Monday Evening 9 January 2012
The first and foremost consideration when viewing any chart is to determine the trend of the time frame
under consideration, and then be aware of the next higher time frame, as well. Starting with the strength
in precious metals, gold's trend remains up. We drew a trendline off the 2008 lows to not only show that
it is still holding, but also you can see it has been tested several times, along the way. When, or if, the
trendline is broken, it will be more significant and likely lead the way to a larger correction.
September was an Outside Key Reversal, a higher high, lower low, and a lower close. October and
November attempted to recover, but a sell-off re-emerged in December, second to last bar on the chart.
It is interesting to contrast the two. December's bar is much smaller and the close is lower end when
compared to the location of the September close.
By doing a factual analysis, we can come to some logical conclusions. The smaller range tells us that
buyers were present, preventing price from going lower than it did. The location of the close tells us that
sellers were in control. As of the end of December, one would expect to see downside follow-through,
but so far, that has not happened.
Price did stop at the support trend line, but the key observation is just how little the December low went
under the September low...just barely. That begs the question, "Where were the sellers?!" This is
continued in the weekly chart, next.
The highly respected Jim Rogers has said gold could correct to 1200, where he would be a buyer. He
did not say it was a certainty, only that it is a possibility. Mr Rogers also admits to being a lousy market
timer. Before gold can get to 1200, if it does, it must first break the recent December low. We provide
a cogent case for it holding, for now.

That fact of how price went lower, barely, reveals important information. There were no resting stops
to be triggered, or very few, and most importantly, the lower price did not trigger new selling. There was
none! Here was an opportunity for sellers to rout buyers and drive price lower, but it never happened.
We mentioned above, buyers were present to prevent the range from extending lower, and sellers were
AWOL. That lack of downside proves that observation.
This is a bit more subtle, but it adds to the significance of the potential hold in gold, at least for now.
To the left of the September low, there was a small, sideways correction in May and June. The fact that
that "correction" was sideways and not lower tells us the market was strong, at that time. The low of
that congestion correction is above the last swing high from November 2010 through January 2011,
leaving spacing, confirming the strength of the then ongoing trend. It is no accident that the decline in
September, and then again in December, stopped at this area.
Will it continue to hold? No one knows. We can only deal with present tense information, and right now,
the market says that support is holding. This can change tomorrow, or next week, or later. As long as
we can read developing market activity, clues will be provided to confirm or negate the facts as they are
known as of today.
We have added a down channel off the highs of September and November, and then drew a lower line
parallel to it, starting at the September low. The purpose of a channel is to see how price behaves in
between the supply, [top channel line], and the demand [bottom channel line]. What we see here is
price holding about half-way in the channel and not working lower, which is often the case in a down
trending market. We now need to see if price can continue to move back to the upper line, and then
observe HOW price responds to it...break it to go higher, or stay contained and move lower?

■ Written tasks ■
[1] Decide whether each statement agrees with the gold commentary, and support each yes or no with the deciding words quoted from it: (a) The trendline was drawn off the 2008 lows. (b) Jim Rogers said gold will certainly correct to 1200. (c) There was a sideways correction in May and June.
[2] Retype the passage of the gold commentary starting at "To the left" and ending at "as of today.".
The rows are separate material and are not part of the gold commentary.

■ Data lines ■
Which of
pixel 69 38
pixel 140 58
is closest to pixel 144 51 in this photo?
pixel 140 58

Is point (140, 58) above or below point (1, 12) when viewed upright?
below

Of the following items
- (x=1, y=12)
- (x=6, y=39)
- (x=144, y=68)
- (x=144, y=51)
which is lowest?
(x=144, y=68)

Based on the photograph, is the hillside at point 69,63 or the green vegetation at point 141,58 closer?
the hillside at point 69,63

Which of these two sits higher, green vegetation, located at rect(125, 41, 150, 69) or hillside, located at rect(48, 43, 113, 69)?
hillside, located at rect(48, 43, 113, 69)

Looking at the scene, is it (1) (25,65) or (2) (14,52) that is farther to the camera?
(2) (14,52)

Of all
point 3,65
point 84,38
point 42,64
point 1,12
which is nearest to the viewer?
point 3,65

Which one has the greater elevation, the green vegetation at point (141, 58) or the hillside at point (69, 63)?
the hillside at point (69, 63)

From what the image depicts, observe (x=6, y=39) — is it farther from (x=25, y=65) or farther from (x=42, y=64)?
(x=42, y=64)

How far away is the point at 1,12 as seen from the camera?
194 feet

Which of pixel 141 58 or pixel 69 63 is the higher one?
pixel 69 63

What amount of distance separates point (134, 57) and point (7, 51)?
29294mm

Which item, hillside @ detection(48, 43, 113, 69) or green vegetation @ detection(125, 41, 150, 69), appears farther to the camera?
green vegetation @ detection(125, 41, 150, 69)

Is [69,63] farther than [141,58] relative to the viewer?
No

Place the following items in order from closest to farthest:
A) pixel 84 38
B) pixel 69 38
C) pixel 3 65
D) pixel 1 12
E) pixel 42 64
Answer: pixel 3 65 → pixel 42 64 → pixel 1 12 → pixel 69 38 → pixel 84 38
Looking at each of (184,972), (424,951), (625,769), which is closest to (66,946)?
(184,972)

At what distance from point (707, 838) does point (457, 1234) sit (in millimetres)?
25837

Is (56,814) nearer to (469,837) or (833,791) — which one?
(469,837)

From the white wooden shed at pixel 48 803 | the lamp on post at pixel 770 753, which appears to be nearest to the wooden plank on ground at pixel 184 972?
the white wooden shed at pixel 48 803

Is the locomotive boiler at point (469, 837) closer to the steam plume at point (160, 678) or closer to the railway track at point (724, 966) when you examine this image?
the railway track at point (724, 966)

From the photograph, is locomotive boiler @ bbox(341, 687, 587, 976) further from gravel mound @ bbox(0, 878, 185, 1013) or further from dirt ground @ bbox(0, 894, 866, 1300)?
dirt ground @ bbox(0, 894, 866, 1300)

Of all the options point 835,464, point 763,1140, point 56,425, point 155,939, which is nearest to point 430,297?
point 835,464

■ Results of the exercise ■
[1]
(a) Yes: "We drew a trendline off the 2008 lows"
(b) No: "He did not say it was a certainty, only that it is a possibility."
(c) Yes: "there was a small, sideways correction in May and June"

[2]
To the left of the September low, there was a small, sideways correction in May and June. The fact that
that "correction" was sideways and not lower tells us the market was strong, at that time. The low of
that congestion correction is above the last swing high from November 2010 through January 2011,
leaving spacing, confirming the strength of the then ongoing trend. It is no accident that the decline in
September, and then again in December, stopped at this area.
Will it continue to hold? No one knows. We can only deal with present tense information, and right now,
the market says that support is holding. This can change tomorrow, or next week, or later. As long as
we can read developing market activity, clues will be provided to confirm or negate the facts as they are
known as of today.